Née en 1943, peintre conceptuelle d’origine afro-américaine, Howardena Pindell est amenée à s’interroger sur la condition des femmes et le colonialisme au travers de la vidéo. « En tant qu’artiste noire, le premier effet que vous ressentez quand vous entrez dans une galerie a encore à voir avec la couleur de votre peau.
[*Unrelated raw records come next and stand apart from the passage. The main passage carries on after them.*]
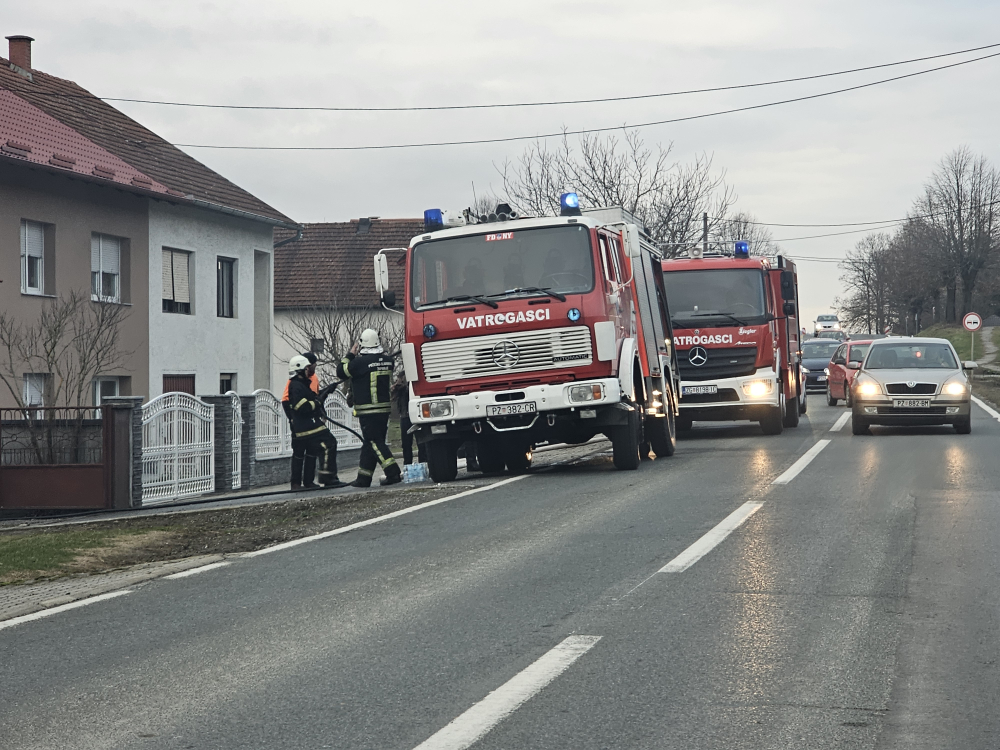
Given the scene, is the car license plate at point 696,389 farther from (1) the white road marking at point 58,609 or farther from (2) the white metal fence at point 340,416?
(1) the white road marking at point 58,609

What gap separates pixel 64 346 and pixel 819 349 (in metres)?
27.0

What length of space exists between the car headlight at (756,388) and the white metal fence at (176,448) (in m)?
8.35

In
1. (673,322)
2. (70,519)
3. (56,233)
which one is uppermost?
(56,233)

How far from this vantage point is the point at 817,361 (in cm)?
4128

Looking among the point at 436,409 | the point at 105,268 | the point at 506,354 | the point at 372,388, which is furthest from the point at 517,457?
the point at 105,268

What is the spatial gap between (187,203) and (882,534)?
66.8 feet

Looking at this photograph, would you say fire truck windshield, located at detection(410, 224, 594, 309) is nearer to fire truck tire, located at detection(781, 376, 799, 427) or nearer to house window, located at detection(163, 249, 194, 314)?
fire truck tire, located at detection(781, 376, 799, 427)

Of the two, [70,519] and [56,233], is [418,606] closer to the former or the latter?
[70,519]

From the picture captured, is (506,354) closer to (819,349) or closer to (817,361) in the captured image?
(817,361)

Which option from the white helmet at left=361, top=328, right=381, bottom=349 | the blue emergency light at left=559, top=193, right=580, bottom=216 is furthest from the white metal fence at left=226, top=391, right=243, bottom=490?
the blue emergency light at left=559, top=193, right=580, bottom=216

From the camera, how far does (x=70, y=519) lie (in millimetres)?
16359

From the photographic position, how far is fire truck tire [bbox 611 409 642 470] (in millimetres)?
15000

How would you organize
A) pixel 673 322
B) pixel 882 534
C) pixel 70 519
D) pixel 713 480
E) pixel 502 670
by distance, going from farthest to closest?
pixel 673 322, pixel 70 519, pixel 713 480, pixel 882 534, pixel 502 670

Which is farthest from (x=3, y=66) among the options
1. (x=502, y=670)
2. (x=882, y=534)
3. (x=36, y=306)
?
(x=502, y=670)
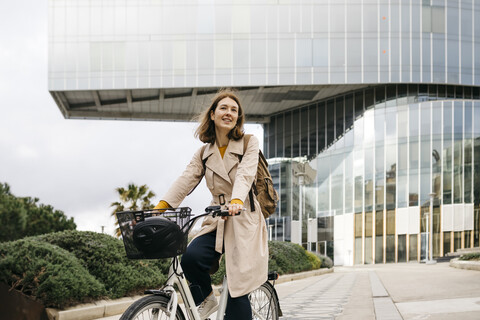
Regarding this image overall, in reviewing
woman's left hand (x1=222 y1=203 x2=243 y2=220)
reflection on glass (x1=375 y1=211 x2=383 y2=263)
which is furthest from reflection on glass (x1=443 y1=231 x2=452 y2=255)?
woman's left hand (x1=222 y1=203 x2=243 y2=220)

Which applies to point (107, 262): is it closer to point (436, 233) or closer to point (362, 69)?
point (362, 69)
Vous n’êtes pas d’abord vu(e) comme un(e) artiste mais comme une entité politique. » dit-elle en 1980. Free, White and 21, vidéo en forme d’autoportrait, relate les expériences de l’artiste, critiquant les féministes blanches et le racisme régnant dans le monde de l’art. (distribution: le peuple qui manque)

Via New Work de Kagendo Murungi (Wapinduzi Productions) (1995, 10’)

« Nous bougeons nos corps sans entraves, à travers des espaces de plus en plus familiers, en partance pour un voyage en terres inconnues. »
Via NewYork explore la politisation des étudiants Africains à New York et la participation des lesbiennes et gays sud-africains dans les luttes contre l’apartheid, et constitue ainsi un instantané des vies lesbiennes et gaies africaines au travers de l’angle de la migration et de la vie universitaire, expériences qui catalysent toutes deux transformation de soi et changement social.
Wapinduzi Productions est une base africaine multimédia, translocale et indigène pour la création indépendante et la distribution de vidéos féministes et LGBTST « de couleurs » autour du monde.